Ziel der Aufgabe:
Beantworten Sie anhand des Auszugs zu den Wiener Musiktheatern folgende Fragen:
1. Welche drei Länder werden neben Österreich zum Vergleich genannt?
2. Wer hat eine Projektstudie zur technischen Modernisierung der Bühne des Ronacher erstellt, und welche Funktion hat er inne?
3. Wie viele Besucher kommen laut dem Wiener Tourismusverband jährlich der Oper wegen nach Wien?

Textauszug:
Ich verstehe natürlich und habe das auch heute in der Früh schon gesagt, dass wir bei der Weichenstellung der Musiktheaterbühnen von sehr großen Investitionen reden, und es ist offensichtlich immer einfach, rasch vermeintlich passende Vergleiche anzustellen. Aber ich warne davor, dass Kulturinstitutionen, Kultureinrichtungen, Kulturschaffende gegeneinander ausgespielt werden oder sich Kulturschaffende auch instrumentalisieren lassen. Das hielte ich für eine sehr bedenkliche und bedauerliche Entwicklung. Zumal wir uns vor Augen halten müssen, dass wir, schauen wir doch nach Deutschland, schauen wir nach England, schauen wir in die USA, schauen wir aber auch auf die Bundessituation hier in Österreich, tatsächlich in Wien eine fast einzigartige Situation haben. Wien investiert in die Kultur. Überall sonst wird gekürzt. Wir schaffen zusätzliches hochqualitatives Angebot, ohne anderen Kulturbereichen etwas wegzunehmen.

 

Zu Ihren Fragen, Herr Gemeinderat, im Detail:

 

Zur Frage 1: Durch hohe Besucherzahlen und hohe künstlerische Qualität sowie durch die Tatsache, dass es sich ganz überwiegend um zusätzliche Mittel für die Kultur handelt.

 

Zur Frage 2: Zur Umwandlung und Weiterentwicklung der Wiener Musiktheater liegen zahlreiche Studien vor, insbesondere auch für die technische Nachrüstung des Ronacher, so zum Beispiel eine von Direktor Jörg Koßdorff, dem technischen Direktor der Vereinigten Bühnen Graz, der eine umfangreiche Projektstudie zur technischen Modernisierung der Bühne erstellt hat.

 

Zur Frage 3: Im Kulturbereich sind keine linearen Rentabilitätsrechnungen möglich beziehungsweise sinnvoll, da sich die Rentabilität vielfach nur über Umwege niederschlägt. Vom Wiener Tourismusverband wissen wir, dass 1,9 Millionen Besucher des Musicals und 1,8 Millionen Besucher jährlich der Oper wegen nach Wien kommen. Weitere Studien belegen, etwa jene der Wiener Festwochen, der Salzburger Festspiele, der Operettenfestspiele in Mörbisch, dass jeder eingesetzte Euro zumindest zweieinhalbfach zurückkommt. Da sind diese Investitionen durchaus auch wirtschaftlich gerechtfertigt.

Datenauszug:
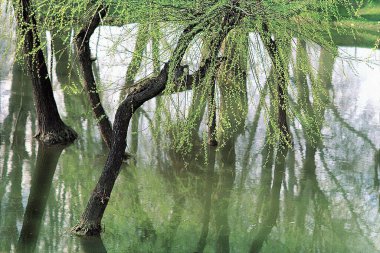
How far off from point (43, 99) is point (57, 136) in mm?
664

Lösung siehe unten:
1. Deutschland, England und die USA.
2. Jörg Koßdorff, der technische Direktor der Vereinigten Bühnen Graz.
3. 1,8 Millionen Besucher.